The year probably was 1994, so I guess its understandable that I don’t exactly recall how did I come across a copy of Numerical Recipes in C: The Art of Scientific Computing. But while skimming through the pages, I eventually got to the part on evaluating polynomials, and read something that struck me very deeply. The paragraph that described what I now know is Horner’s scheme read as follows:

We assume that you know enough never to evaluate a polynomial this way:

p=c[0]+c[1]*x+c[2]*x*x+c[3]*x*x*x +c[4]*x*x*x*x;

or (even worse!),

p=c[0]+c[1]*x+c[2]*pow(x,2.0)+c[3]*pow(x,3.0)+c[4]*pow(x,4.0);

Come the (computer) revolution, all persons found guilty of such criminal behavior will be summarily executed, and their programs won’t be! It is a matter of taste, however, whether to write

p=c[0]+x*(c[1]+x*(c[2]+x*(c[3]+x*c[4])));

or

p=(((c[4]*x+c[3])*x+c[2])*x+c[1])*x+c[0];

Boy was I guilty! Who would have ever thought there was another way of evaluating a polynomial than the obvious one? And that it would be so much more elegant and efficient?

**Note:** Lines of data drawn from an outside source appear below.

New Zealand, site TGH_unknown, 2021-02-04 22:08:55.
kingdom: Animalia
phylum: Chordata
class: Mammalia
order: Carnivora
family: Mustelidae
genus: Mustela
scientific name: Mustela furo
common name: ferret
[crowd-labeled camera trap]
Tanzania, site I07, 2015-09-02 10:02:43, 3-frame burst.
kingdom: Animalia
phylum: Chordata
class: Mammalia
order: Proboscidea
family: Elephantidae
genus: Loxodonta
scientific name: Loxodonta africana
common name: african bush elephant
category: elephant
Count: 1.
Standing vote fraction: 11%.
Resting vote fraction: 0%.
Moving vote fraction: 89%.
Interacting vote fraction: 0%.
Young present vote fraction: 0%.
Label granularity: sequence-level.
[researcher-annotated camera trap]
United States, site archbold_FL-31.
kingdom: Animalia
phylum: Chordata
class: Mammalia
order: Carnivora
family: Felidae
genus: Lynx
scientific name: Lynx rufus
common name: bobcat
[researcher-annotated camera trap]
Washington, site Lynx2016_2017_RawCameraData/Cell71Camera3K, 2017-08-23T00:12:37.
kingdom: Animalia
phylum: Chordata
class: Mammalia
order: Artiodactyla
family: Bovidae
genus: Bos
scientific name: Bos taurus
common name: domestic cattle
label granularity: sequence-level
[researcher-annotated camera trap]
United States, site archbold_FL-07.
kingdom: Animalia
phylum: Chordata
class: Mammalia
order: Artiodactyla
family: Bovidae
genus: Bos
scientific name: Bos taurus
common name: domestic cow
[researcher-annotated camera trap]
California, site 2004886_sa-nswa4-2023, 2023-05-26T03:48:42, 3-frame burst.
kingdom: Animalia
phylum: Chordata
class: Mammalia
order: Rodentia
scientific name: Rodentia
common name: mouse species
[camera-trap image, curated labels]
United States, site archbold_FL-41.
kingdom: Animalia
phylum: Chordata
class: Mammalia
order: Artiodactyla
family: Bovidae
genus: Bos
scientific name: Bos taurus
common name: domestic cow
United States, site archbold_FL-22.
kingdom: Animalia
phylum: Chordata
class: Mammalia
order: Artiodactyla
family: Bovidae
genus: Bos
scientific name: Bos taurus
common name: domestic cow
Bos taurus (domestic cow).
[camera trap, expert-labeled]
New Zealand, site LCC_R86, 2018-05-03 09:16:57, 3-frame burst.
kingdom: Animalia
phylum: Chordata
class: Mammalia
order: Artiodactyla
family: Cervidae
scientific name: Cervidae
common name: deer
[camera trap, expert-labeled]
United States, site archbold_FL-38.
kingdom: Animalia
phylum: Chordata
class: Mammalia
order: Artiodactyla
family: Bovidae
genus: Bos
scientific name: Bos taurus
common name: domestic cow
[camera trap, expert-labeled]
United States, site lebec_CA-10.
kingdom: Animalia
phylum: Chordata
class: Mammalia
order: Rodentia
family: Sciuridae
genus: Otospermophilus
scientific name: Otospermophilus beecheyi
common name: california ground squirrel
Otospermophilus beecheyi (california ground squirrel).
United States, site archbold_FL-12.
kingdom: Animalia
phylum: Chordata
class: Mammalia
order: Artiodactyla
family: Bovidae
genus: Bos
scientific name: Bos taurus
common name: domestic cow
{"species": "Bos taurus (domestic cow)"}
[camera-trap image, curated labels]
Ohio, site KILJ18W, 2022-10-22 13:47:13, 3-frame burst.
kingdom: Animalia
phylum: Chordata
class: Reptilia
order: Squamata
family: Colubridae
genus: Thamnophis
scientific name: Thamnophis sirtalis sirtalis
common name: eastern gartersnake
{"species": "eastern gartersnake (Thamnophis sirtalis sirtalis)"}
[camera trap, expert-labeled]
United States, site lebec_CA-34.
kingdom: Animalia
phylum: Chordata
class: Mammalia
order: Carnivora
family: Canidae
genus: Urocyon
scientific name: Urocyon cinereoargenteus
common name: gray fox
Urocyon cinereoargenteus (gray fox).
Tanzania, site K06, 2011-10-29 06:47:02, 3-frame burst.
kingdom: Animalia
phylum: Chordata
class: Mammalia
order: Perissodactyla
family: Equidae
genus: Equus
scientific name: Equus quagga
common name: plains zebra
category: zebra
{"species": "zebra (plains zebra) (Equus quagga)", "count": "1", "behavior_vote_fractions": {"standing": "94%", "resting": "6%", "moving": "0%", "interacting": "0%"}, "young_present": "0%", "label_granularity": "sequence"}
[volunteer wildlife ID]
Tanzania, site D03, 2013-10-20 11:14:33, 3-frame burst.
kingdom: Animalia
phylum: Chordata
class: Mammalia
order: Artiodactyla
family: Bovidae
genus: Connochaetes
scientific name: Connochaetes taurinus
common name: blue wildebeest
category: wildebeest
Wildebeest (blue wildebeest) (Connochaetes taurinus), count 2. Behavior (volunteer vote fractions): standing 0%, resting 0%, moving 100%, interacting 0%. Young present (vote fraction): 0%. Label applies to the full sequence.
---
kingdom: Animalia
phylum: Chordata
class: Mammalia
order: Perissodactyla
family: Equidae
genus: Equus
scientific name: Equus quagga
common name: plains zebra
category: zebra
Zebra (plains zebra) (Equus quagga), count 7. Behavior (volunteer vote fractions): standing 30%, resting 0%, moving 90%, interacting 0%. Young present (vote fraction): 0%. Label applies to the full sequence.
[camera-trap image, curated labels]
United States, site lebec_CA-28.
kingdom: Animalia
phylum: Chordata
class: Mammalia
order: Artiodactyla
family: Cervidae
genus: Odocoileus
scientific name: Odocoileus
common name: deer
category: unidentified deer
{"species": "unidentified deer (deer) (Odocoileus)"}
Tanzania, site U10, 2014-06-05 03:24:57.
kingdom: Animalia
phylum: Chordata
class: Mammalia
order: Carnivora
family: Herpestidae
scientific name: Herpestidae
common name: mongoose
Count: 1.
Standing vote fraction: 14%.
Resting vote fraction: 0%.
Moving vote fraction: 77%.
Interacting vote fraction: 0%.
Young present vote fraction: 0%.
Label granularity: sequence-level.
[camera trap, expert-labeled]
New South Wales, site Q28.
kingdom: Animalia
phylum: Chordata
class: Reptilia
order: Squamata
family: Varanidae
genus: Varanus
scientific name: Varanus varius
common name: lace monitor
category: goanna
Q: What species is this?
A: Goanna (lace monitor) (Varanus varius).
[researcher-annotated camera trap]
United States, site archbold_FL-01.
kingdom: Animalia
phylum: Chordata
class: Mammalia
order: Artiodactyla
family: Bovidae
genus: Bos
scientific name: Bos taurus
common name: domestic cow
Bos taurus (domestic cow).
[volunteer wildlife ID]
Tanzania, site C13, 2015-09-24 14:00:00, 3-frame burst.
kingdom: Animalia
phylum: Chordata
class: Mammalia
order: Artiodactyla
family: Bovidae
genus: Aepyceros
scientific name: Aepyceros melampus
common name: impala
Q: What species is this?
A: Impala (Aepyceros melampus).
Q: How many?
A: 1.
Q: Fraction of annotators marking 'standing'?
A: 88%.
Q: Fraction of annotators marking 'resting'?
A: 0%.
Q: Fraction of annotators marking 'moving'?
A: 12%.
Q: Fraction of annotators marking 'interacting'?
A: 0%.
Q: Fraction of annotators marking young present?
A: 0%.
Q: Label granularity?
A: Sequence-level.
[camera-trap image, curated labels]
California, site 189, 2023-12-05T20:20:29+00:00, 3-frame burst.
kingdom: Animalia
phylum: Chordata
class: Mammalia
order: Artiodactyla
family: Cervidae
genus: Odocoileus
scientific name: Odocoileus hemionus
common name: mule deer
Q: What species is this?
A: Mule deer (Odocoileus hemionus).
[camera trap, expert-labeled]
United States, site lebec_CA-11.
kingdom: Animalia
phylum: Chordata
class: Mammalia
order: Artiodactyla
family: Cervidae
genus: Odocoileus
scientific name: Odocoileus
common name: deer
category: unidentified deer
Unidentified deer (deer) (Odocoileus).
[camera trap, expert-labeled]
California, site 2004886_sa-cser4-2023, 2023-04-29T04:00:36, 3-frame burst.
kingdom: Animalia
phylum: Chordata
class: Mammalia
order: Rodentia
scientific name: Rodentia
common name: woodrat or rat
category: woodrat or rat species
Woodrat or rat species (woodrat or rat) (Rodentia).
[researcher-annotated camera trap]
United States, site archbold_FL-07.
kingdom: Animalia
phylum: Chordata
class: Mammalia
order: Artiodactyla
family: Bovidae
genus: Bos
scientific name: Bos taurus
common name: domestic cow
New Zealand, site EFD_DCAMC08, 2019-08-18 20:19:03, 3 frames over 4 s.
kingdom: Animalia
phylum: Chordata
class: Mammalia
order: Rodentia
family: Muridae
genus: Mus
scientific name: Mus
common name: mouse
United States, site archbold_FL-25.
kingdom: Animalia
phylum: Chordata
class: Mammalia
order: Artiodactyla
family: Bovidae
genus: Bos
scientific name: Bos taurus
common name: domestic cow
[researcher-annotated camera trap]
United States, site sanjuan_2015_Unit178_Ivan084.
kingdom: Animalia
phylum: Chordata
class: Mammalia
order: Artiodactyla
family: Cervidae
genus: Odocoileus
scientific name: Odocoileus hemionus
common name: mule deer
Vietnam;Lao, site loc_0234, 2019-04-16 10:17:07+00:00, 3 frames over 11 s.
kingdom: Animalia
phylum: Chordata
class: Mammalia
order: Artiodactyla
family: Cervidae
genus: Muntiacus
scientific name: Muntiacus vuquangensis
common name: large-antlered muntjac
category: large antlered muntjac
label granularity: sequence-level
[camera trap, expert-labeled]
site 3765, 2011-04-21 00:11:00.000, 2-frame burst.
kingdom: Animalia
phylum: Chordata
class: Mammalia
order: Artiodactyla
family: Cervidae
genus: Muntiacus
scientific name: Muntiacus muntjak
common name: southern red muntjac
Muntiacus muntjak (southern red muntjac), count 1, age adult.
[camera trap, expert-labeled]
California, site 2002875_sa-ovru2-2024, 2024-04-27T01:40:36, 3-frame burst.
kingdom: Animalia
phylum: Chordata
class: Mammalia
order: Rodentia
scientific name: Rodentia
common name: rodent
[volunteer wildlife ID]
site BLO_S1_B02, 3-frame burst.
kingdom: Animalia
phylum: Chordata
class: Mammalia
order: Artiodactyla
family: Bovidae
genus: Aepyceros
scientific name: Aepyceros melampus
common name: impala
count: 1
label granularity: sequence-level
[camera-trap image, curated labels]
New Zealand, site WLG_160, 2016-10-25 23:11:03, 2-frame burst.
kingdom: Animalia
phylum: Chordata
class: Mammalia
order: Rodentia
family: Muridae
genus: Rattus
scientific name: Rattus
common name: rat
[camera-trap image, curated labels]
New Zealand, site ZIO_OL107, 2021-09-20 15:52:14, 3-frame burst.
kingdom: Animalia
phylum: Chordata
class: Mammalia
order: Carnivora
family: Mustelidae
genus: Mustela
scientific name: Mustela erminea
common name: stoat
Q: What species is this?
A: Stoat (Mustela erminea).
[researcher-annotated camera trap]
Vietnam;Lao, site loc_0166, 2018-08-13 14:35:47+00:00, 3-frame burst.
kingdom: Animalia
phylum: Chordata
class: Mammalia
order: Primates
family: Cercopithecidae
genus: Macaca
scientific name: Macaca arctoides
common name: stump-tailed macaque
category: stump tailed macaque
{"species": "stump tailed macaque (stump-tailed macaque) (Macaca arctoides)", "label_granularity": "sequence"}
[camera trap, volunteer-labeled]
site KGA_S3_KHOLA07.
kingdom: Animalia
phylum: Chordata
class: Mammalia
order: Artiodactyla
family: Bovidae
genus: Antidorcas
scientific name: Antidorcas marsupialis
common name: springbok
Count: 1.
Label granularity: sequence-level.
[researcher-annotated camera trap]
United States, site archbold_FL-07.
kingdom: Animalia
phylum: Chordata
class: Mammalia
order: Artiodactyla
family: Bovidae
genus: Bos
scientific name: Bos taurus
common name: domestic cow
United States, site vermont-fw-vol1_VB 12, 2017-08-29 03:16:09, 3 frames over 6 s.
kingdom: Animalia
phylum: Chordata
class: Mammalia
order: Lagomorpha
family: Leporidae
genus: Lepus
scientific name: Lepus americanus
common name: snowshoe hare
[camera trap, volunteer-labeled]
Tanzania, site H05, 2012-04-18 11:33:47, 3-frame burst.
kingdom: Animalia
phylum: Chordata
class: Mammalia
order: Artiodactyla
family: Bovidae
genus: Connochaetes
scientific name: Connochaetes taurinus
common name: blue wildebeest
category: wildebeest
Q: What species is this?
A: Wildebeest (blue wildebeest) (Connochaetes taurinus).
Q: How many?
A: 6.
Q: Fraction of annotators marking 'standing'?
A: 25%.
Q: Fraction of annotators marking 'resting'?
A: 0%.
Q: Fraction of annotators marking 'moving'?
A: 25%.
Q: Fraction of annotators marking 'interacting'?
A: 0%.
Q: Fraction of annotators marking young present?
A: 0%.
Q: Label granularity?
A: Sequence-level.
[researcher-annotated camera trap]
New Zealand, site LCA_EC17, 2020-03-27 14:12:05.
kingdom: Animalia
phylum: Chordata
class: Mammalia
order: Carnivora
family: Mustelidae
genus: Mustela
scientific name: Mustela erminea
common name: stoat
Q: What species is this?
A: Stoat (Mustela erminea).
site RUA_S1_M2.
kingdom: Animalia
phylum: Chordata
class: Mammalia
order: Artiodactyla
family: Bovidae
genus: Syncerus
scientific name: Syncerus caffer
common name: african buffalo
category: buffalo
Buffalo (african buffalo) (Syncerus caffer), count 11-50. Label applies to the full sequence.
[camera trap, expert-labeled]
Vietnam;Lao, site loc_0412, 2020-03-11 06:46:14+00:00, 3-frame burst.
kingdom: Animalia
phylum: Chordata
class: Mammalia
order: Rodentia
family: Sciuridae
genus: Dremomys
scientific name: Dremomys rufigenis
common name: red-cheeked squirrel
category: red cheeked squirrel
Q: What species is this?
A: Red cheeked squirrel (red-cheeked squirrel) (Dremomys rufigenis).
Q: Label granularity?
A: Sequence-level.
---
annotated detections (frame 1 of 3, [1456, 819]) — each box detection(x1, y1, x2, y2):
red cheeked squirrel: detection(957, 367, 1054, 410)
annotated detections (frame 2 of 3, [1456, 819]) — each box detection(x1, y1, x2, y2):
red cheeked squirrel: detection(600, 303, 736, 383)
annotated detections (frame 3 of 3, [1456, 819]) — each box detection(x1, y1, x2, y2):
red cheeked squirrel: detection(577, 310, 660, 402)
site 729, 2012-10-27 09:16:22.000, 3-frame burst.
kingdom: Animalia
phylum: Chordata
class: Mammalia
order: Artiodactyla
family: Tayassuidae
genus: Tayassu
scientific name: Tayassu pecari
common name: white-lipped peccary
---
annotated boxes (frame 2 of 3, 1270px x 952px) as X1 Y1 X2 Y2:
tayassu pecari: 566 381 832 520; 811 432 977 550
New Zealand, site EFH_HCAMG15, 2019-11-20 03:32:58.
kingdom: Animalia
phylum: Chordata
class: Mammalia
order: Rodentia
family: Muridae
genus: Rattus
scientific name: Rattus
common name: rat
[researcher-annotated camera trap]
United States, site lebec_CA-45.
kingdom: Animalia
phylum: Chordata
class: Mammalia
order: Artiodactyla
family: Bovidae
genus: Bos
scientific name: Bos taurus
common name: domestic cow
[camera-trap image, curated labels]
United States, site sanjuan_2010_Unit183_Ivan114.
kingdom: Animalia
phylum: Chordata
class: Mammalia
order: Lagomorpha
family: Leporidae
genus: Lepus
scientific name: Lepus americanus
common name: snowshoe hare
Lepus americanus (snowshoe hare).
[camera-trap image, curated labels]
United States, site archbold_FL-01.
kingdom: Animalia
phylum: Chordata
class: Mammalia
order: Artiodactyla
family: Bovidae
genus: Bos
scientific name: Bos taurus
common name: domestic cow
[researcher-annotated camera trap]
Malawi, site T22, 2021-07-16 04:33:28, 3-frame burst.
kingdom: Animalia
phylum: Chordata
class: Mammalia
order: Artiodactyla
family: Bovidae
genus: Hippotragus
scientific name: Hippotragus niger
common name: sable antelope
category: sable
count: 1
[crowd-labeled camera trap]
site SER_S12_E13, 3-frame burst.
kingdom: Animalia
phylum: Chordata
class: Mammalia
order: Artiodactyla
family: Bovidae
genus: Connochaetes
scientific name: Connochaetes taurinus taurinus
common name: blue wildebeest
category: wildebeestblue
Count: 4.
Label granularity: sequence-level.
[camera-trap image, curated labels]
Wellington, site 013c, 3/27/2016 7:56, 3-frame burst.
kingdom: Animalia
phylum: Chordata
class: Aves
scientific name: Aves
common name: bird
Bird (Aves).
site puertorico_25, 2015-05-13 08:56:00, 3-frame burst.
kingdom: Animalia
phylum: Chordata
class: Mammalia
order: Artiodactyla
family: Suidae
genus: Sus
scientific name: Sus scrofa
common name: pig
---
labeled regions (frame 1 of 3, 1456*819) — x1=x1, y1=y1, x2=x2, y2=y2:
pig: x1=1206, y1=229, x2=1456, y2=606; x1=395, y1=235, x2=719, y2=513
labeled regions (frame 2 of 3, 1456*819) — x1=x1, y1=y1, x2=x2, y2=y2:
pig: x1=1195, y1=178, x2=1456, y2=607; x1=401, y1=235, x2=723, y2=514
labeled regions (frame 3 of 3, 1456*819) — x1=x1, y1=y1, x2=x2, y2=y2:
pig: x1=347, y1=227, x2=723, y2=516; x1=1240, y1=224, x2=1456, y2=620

Would be nice if it was just a polynomial thing, but of course it isn’t, and the more complicated the math you are trying to get your computer to do, the larger the chance you are doing it terribly bad. And although much has been written about algorithms, the gospel doesn’t seem to be spreading too swiftly: as I am writing this, the first match for a search of “prime numbers python ” that google returns is this. And he is not alone

So what am I in for? The idea is to bridge the gap between straightforward brute force (a sin I have been as guilty as anyone else of) and the elegant simplicity of efficient code. Hopefully, this will allow me to escape the guillotine when the Jacobins take over…

There are some simple rules that I intend to follow, at least until I decide not to:

1. Uncomplicated complexity. The math content will be kept reasonably simple. Or maybe simple isn’t the word, as things may get utterly complex. But I will try to stay out of unnecessary complications, so a high school diploma should be all you need to come along on the ride…
2. Plain python. Sure, C++ is a zillion times faster, but python takes care of most gory details, and makes it easier to concentrate on the algorithm. Plus, it’s so cool and trendy!
3. No libraries. Sage, SciPy, PARI, qhull, FFTW… whatever it is you are trying to achieve computationally, there is a faster way than replicating the code you find in this blog. And interesting as that may be, it would take a lot of the charm of writing this blog, if it turned into a description of somebody else’s API. So yes, we will even code our own FFTs!

### 5 Responses to Excusatio Non Petita

1. Eva says:

Jaime me parece usted un auténtico erudito en la materia, ojalá hubiera más gente con este tipo de inquietudes. Felicidades, siga usted por este camino…

2. John says:

Glad to discover you have a blog. I look forward to reading more.

3. sykora says:

Your resolution on not using any libraries has earned you a place in my “must come back and check” list. Good luck.

4. Jaime says:

Hope I won’t dissapoint you…

In the weeks to come I have the intention of dealing with prime numbers, FFTs, and then some algorithmic geometry, at least convex hulls and Voronoi diagrams…

And, of course staying away from those nasty libraries that take all the fun away!

Do feel free as well to leave your suggestions for topics you’d like to see worked out in detail.

5. bbblaker says:

I just wanted to throw out a word of appreciation. The posts so far haven’t been new information for me, but your code and writing are so lucid I feel I have a much better handle on these topics. I’m looking forward to future posts!